Kathleen Wynne says she's willing to work with the opposition, avoid elections

TORONTO - When Kathleen Wynne joined the race to replace Dalton McGuinty as Ontario Liberal leader and premier nearly three months ago, political observers predicted she would be a front-runner.

With one week to go before the Liberal leadership convention on Jan. 25-27, the former education minister is in a virtual tie for the lead with former Windsor-West MPP Sandra Pupatello.

"The reason I want to take on this role is I feel so strongly about building on what we’ve done in the last nine years," Wynne said in a recent interview.

"I feel that I have the capacity to bring people together, to resolve a lot of the issues that we're confronting."
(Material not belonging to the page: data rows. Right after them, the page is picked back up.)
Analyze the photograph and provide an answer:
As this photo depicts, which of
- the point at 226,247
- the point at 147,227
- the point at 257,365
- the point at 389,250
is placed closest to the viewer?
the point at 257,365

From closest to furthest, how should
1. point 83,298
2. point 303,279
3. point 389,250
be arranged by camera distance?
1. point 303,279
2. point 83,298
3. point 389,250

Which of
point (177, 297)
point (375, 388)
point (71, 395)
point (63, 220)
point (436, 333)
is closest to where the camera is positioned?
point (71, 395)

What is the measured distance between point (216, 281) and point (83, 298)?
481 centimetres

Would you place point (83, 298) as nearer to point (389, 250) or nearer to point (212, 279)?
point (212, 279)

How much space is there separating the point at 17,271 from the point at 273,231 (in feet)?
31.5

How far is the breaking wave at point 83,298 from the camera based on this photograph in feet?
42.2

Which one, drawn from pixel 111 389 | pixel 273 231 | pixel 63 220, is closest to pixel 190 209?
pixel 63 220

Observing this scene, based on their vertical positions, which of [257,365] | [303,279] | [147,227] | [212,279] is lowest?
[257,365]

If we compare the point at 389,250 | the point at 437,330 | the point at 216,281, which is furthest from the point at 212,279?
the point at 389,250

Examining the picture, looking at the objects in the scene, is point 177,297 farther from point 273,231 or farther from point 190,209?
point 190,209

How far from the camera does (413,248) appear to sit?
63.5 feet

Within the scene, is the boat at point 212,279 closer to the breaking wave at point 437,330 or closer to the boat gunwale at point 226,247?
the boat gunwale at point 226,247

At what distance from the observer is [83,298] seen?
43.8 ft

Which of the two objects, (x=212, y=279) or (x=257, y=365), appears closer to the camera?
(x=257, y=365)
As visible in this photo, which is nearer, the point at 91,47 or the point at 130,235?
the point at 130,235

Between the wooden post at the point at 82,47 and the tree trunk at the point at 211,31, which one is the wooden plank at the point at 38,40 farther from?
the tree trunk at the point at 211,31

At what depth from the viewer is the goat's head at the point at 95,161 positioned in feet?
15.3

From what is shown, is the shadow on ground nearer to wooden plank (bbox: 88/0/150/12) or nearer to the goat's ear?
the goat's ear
Wynne, 59, who also served as minister of aboriginal affairs, municipal affairs and transportation, was first elected to the legislature in 2003 after serving as a Toronto school trustee. Before entering politics, she was a conflict mediation professional running her own company.

Wynne's no-nonsense, professorial style often mirrors McGuinty's, but she believes she's different than the outgoing premier and is the right leader for the times.

"Dalton and I have different personalities, different approaches, but I have seen the value of his integrated personality," said Wynne.

"He really is able to be the same person no matter who he's talking to, and it's the value of that that I've really witnessed over the last nine years, but I think we're different people, and right now calls for a different kind of politician than 2002-03."

Wynne won the support of 25 per cent of the delegates elected to choose the new Liberal leader at the convention, while Pupatello has the support of 27 per cent of the delegates. She's also second to Pupatello in support from former and current members of the legislature and cabinet ministers. The roughly 400 so-called ex-officio Liberals automatically get a vote for the new leader, in addition to the 1,837 delegates selected from ridings across the province.

Wynne admits the government's popularity suffered since the October 2011 election because of the decisions to scrap two gas plants in Liberal-held ridings at a cost of at least $230 million, a police probe of the Ornge air ambulance service, anger in rural Ontario over industrial wind turbines and a nasty fight with teachers over wage-freeze legislation.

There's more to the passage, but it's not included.